MPN: But on the other hand, the AU is making arrangements with NATO for the training of African troops…
HP: Yes, I suppose it is all a matter of negotiating. They don’t want to cut all relations either. And military training is expensive, so why not ask NATO. This said, South Africa is very worried about Western military intervention on the continent. About Mali, for example, South Africa was very reluctant. But in the end, president Zuma thought things were so bad that he agreed to a French intervention. This said, Africans complain a lot about France. The French authorities said they wanted to get rid of Françafrique [ed.: Refers to France’s relationship with Africa and denounces the neocolonial relationship France has with its African former colonies] and the like but on the other hand, they are still very much around… South Africa and the AU are also worried about Africom, the US’s military program for Africa, which similarly advances through bilateral agreements.
When Nkosazana Dlamini-Zuma, a South African politician and former anti-apartheid activist took over as chairperson of the African Union Commission, she was very surprised to see that the organization was actually financed by Western donors. This is a problem, of course. She said she wanted African countries to pay their contributions.
MPN: It is hard to be really independent if you don’t have money…

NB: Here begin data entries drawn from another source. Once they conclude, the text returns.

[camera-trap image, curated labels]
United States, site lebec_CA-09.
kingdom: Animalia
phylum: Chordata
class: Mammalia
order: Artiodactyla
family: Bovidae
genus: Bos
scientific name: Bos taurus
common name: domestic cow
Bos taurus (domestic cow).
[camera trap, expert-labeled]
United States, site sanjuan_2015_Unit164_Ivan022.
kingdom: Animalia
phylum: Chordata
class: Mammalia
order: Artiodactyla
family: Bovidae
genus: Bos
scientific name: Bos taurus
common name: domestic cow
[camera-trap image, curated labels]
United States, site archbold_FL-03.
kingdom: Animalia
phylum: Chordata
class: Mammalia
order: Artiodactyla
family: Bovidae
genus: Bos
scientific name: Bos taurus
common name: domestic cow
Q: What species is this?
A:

HP: Yes, it is a balancing act. This is what politics is about. Most African countries have had their economies growing recently though. They have revenues from the minerals… Of course they have to spend it well.
MPN: It is about the same with New Partnership for Africa’s Development (NEPAD) : Africans want to decide on their own path of development but they have no money and ask Western donors for contributions.
HP: Yes, it is supposed to be a sort of Marshall Plan for Africa, based on the idea that “you messed up in Africa, so it is about time you pay but we decide on what we want to do”. It is about ‘reparation’ instead of ‘assistance’ or ‘aid’. But this idea of reparation does not exist in Europe or the United States. Minds have not been decolonized yet…
MPN: What do you mean?
HP: Well, Western countries have never put into question the vision on which the colonial system and the slave trade were based. They have not asked themselves to what extent it still influences their way of seeing the world. They still have that idea that the white West is naturally dominant. European governments just don’t realize that maybe they owe something to these people. In Latin America, they have killed the Mayas; in the United States, they have killed the Native American population; in Africa, there were too many people to kill but they used slaves and colonies to enrich themselves. This was all done at the expense of many people; who to a large extent are still poor.
They don’t seem to realize that they have done pretty bad things to these people, that we owe them some reparation, at least partially. Development aid is not our generosity; it is very little compared to the profits they still get out of these countries. Additionally, donors always want justification for every single penny spent; if it were reparation, you would let the local government decide where and how he wants to spend the money. But no, it is the EU calling the shots. OK, there is corruption, some say. Yes, but here too. Anyway, this is only their business insofar as Westerners are involved; but otherwise, it is up to the Africans themselves to fight against it.
So there is still that racist idea that we are better; that we deserve to be privileged; that we deserve our standard of living. You also can see it in race relations in Europe and in the way they treat migrants: it is still that same vision of black or colored people. There is a very easy example: Western tourists go everywhere around the world: and they think it is normal to receive a special treatment and protection. But why? What is so normal about it? No one asks the question.